Amino Acids

Question 1

What are some of the properties of amino acids?
(acidic/basic properties
zwitterion formation
chiral properties)

Answer 1

• An amino acid has a basic amino group (NH₂) and an acidic carboxyl group (COOH); two functional groups.
• They’re chiral molecules; the central carbon has four different functional groups attached (Glycine is an exception as its R group is just H). Thus a solution of a single amino acid enantiomer will rotate plane polarised light.
• The carboxylic acud group has a tendency to lose a proton (act as an acid), from COOH to COO^-.
• The amine group has a tendency to accept a proton (act as a base), from NH₃ to NH₄⁺.
• Amino acids exist as zwitterions (dipolar ion). Zwitterions have both a permanent postive and negative charge, though the compound is neutral overall.
• Zwitterions only exist near an amino acid’s isoelectric point; the pH where the average overall charge on the amino acid is zero; is dependent on the R-group.
• In conditions more acidic than the isoelectric point, the :NH₂ accepts a proton (H⁺) to form a positive ion (NH₃⁺); it is protonated.
• In conditions more basic than the isoelectric point, the -COOH (carboxylic acid group) loses a proton (H⁺ ion); it is deprotonated.
• Amino acids have high melting points due to their ionic nature, and dissolve well in water, but poorly in non-polar solvents.

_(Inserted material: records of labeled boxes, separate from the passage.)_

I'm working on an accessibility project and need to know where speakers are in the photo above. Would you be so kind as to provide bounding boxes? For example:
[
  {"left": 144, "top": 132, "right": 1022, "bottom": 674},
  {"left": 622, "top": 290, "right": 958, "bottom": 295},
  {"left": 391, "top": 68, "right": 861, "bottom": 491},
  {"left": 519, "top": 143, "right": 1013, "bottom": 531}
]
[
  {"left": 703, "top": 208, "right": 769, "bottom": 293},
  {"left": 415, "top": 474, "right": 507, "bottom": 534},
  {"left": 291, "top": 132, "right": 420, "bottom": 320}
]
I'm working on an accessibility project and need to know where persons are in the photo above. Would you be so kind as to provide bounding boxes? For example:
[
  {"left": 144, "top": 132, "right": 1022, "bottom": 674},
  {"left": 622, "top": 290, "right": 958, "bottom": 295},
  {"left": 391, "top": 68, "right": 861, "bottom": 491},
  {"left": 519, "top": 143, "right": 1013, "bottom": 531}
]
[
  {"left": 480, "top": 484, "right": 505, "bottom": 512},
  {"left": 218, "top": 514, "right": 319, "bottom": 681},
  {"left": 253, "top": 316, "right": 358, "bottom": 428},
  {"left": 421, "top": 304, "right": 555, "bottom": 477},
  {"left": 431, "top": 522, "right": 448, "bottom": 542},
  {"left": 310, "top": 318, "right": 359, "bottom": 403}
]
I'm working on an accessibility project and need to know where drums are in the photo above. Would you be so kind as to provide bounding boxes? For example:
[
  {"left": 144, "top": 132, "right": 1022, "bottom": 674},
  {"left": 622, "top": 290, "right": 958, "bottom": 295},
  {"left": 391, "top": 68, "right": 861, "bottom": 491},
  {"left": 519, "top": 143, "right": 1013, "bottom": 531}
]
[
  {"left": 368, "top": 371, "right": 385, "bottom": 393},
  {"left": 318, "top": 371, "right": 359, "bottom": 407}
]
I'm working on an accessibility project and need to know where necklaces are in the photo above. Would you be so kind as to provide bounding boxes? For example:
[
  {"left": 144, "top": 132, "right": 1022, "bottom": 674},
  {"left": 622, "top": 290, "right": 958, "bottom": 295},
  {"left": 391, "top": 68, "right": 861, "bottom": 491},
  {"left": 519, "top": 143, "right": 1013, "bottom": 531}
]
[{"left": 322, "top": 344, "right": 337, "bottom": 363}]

A typical amino acid is a white solid at room temperature and behaves very much like an ionic salt.

Question 2

What are proteins consisted of?

(#AMINO)

Answer 2

• Proteins are condensation polymers of amino acids; they are sequences of amino acids joined by peptide links.
• The peptide links are amide linkages; the -CONH- bond.
• Compounds formed by the linkage of amino acids are called peptides, and the amide linkage is called a peptide linkage in this context.
• Dipeptide can react further (-NH₂/-COOH groups on either side) to give tri-, tetra- peptides etc.
• Polypeptides and proteins are condensation polymers as a water molecule is eliminated as each link of the chain forms.

Question 3

How do we get amino acids from protein?

(how to break it up)

Answer 3

• Via the hydrolysis (a water molecule is added to break the peptide linkage) of the peptide link, producing the constituent amino acids.

Conditions:
* Boil with HCl of conc. 6 mol dm^-3 for 24 hours under reflux.
(all the peptide linkages are hydrolysed by the acid)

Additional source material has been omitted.